WHAT IS EXPECTED =
Reproduce the lines below word for word, beginning with the line that contains "Is [145,4] noticeably" and ending with the line that contains "3. the baseboard at (x=67, y=509)", both included. Return nothing else.

-- START SOURCE RECORDS --

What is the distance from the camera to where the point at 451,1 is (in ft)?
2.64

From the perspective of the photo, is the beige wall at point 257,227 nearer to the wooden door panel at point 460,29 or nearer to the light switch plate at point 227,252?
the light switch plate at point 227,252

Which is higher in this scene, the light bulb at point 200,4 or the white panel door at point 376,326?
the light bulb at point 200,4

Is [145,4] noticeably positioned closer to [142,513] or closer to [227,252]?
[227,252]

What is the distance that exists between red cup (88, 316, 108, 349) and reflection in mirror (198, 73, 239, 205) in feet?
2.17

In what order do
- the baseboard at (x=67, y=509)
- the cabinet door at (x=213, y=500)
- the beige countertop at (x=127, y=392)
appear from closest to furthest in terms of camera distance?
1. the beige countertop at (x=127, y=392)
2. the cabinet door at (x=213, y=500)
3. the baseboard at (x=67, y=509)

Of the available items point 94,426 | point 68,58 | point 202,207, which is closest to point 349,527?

-- END SOURCE RECORDS --
-- START SOURCE RECORDS --

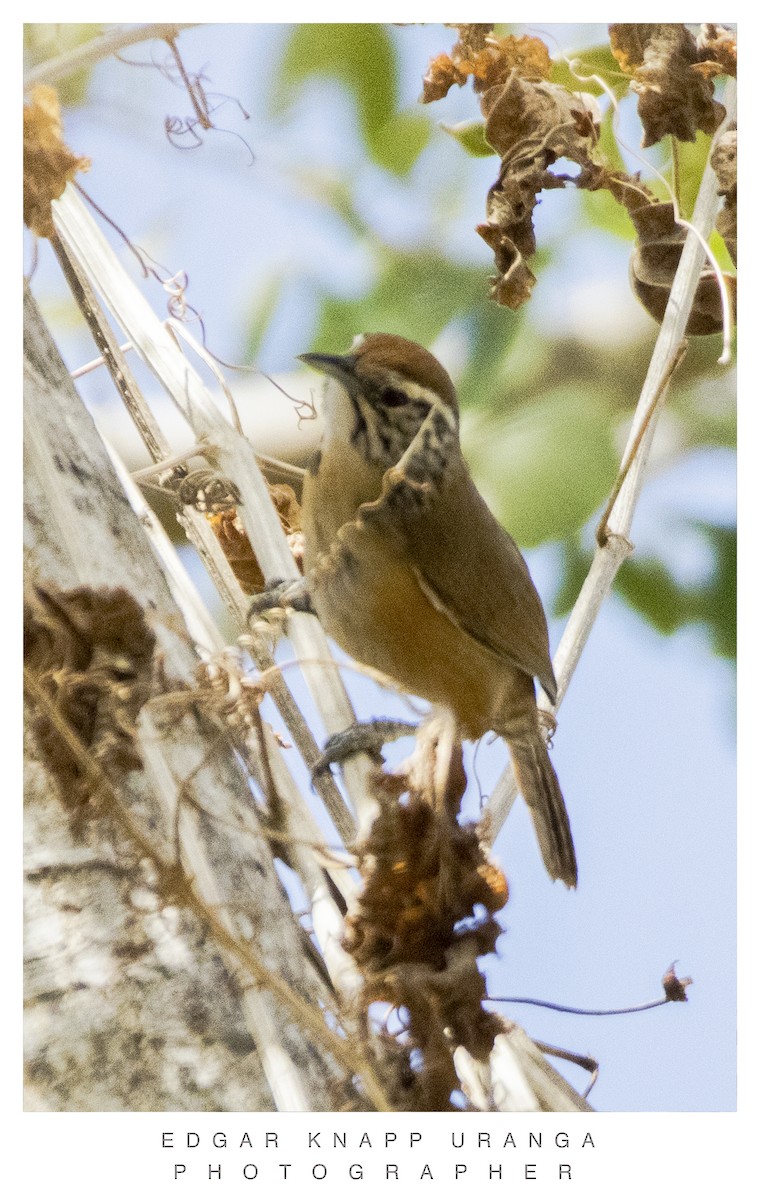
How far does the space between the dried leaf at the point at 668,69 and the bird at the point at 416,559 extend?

-- END SOURCE RECORDS --

REPLY =
Is [145,4] noticeably positioned closer to [142,513] or closer to [227,252]?
[227,252]

What is the distance that exists between red cup (88, 316, 108, 349) and reflection in mirror (198, 73, 239, 205) in feet?
2.17

In what order do
- the baseboard at (x=67, y=509)
- the cabinet door at (x=213, y=500)
- the beige countertop at (x=127, y=392)
appear from closest to furthest in terms of camera distance?
1. the beige countertop at (x=127, y=392)
2. the cabinet door at (x=213, y=500)
3. the baseboard at (x=67, y=509)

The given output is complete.